Play Chess with the Raspberry Pi

You could be an ardent chess player searching for a worthy opponent. A human opponent may not always be conveniently present, but a computerized player can be relied upon to be available at any time of your choosing. With the Single Board Computer, the Raspberry Pi, or RBPi, you can now play a complicated game of chess, provided you are willing to build a chessboard first.

You will need an Arduino to control the chessboard and an RBPi to run the actual chess engine Stockfish, along with Chessboard, which is the chess rules library. The entire arrangement is completely automated – plug in the different parts, press the green button and you start playing. If there is no automated arm, you must move the pieces manually and the computer signals its move by flashing LEDs. You get 21 levels of play along with the ability to set the personality of the computer – coward or aggressive.

Apart from the personality setting and the 21 levels, Stockfish allows several features. Choose to play with black or with white pieces, and play against the computer or another human. Along with providing hints if stuck, Stockfish recognizes and makes special moves such as Castling, En Passent, and Pawn Promotion. It validates all moves against all rules of chess, signaling errors and allowing re-moves. The chess engine has a maximum rating of GM and an ELO level of 2900.

Although you can use the RBPi alone to control the board and play the chess engine, using an Arduino relieves the RBPi of many functions, speeding up the chess engine running on it. Since the Arduino does not use an Operating System, it is not possible to run Stockfish on it. Although there are chess programs to run on the Arduino, none is as strong as the Stockfish. Moreover, if you are using a computerized arm, the Arduino can take care of operating the motors. The combination of RBPi and Arduino for the chessboard works efficiently.

You can make the board out of wood or plastic according to the materials readily available. A chessboard has 64 squares with alternate black and white colors. To sense the pieces, you need reed switches under each square. These will be wired in the form of a matrix with eight rows and eight columns, with a single reed-switch straddling each junction. By numbering the rows as 1-8 and the columns as A-H, a command E2E4 tells the computer to move the piece from the E2 square to the E4 square.

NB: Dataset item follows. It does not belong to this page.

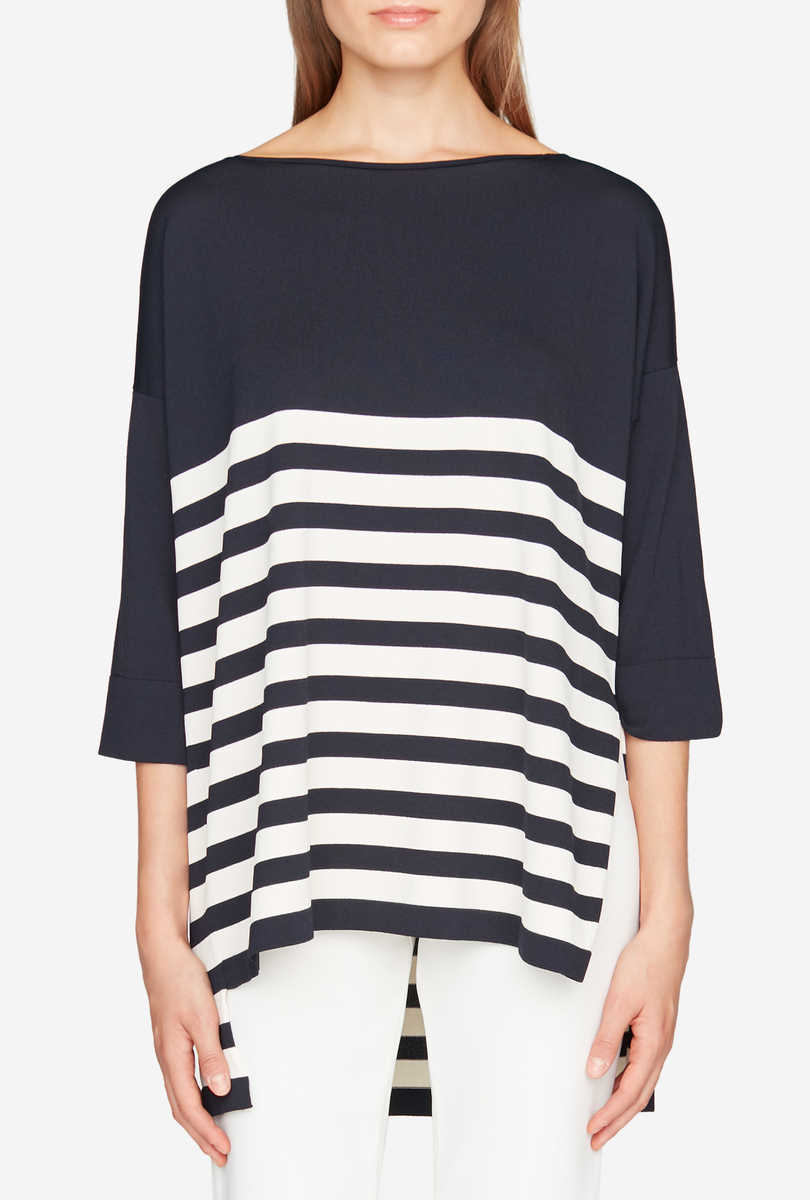 Striped oversize jumper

To let the computer signal its move with LEDs, you will need a second matrix similar to that of the reed switches. Only this time, instead of reed switches, you must place LEDs at the junction points. Using sockets for both the reed switches and the LEDs is advisable as it becomes easy for maintenance. Unlike reed switches, LEDs are polarized, and need to be properly oriented to function. Placing them in sockets helps to re-orient them if they are inserted the wrong way. The Arduino controls both the matrices with data from the RBPi.